What type of attack are you trying to prevent?
If it's a brute-force attack, AES-128 is more than sufficient. In the best case scenario, combining RC4 and AES gains you negligible additional security due to a meet-in-the-middle attack.
Are you trying to hedge against a "break" of either RC4 or AES? If so, in the real world, this is extremely unlikely to happen. If either one is weakened by a cryptanalytic result, you will have plenty of time to migrate away from the affected cipher — and you should do this regardless of if you're encrypting only with this cipher, or encrypting with two separate ciphers.
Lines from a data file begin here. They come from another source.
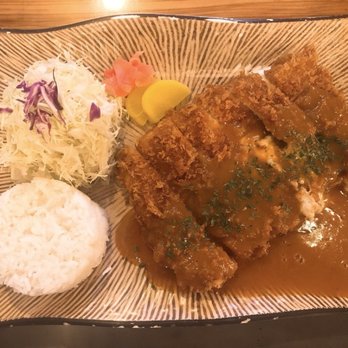 Katsuya - Cheese Katsu - Japanese Near Me - Toronto, Ontario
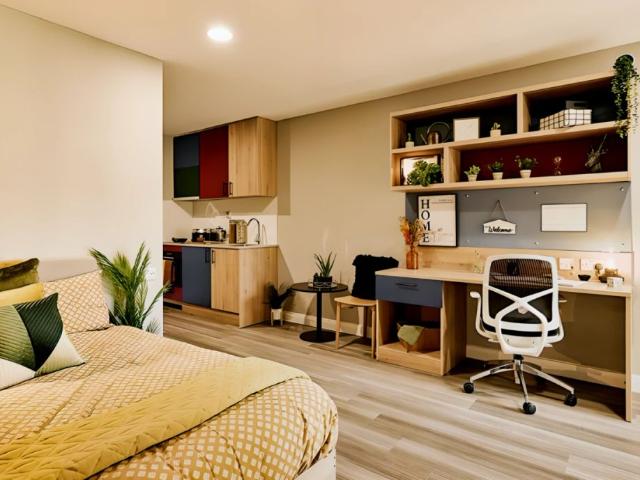 Studio for rent in The Slade, Oxfordshire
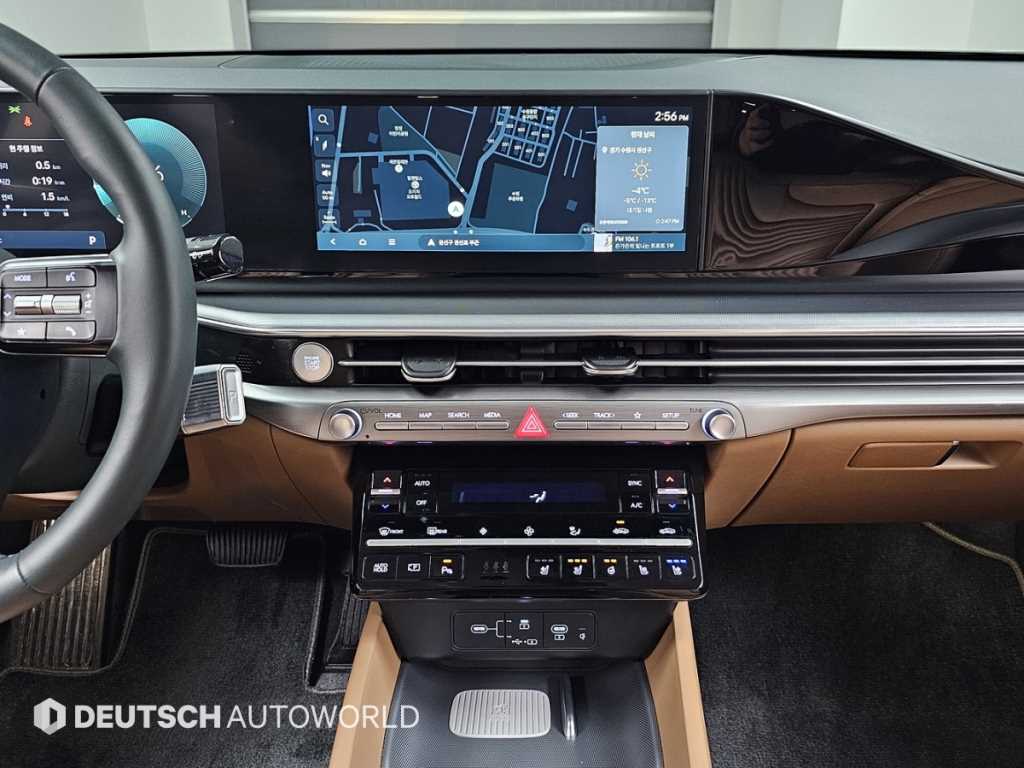 HYUNDAI Grandeur 2023 - Importación desde Corea - HF Imports Iquique - Foto 14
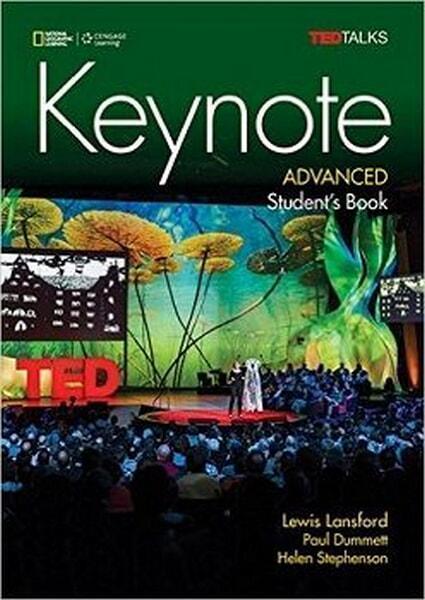 

Keynote Advanced (+ DVD)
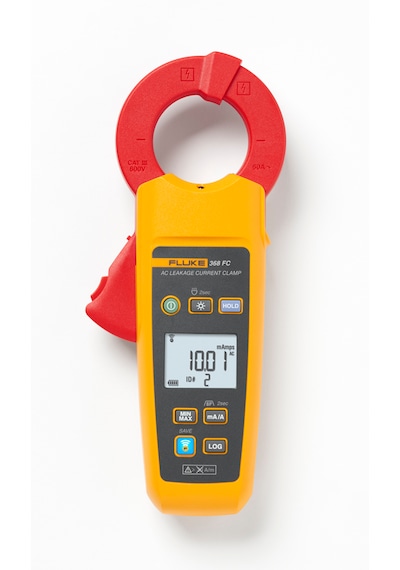Fluke 368 - Kaçak Akım Pens Ampermetre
So, practically speaking, there's very little upside. On the downside, you're now heavily increasing the likelihood that you implement the cryptography incorrectly. It's infinitely more likely that you will, as an amateur cryptographer, generate keys insecurely, store keys insecurely, generate two keys that are not independent of one another, use an insecure mode of encryption (e.g., ECB), use static IVs, generate IVs that don't satisfy the requirements of the cryptographic mode for which they're used, fail to use authenticated encryption (e.g., GCM / EAX modes), introduce timing attacks when creating your own authenticated mode (e.g., CTR + HMAC), and so on. There is a near infinite number of ways in which even experienced cryptographers can fail when working directly with ciphers, and well-intentioned amateur cryptographers have practically no hope of implementing it correctly.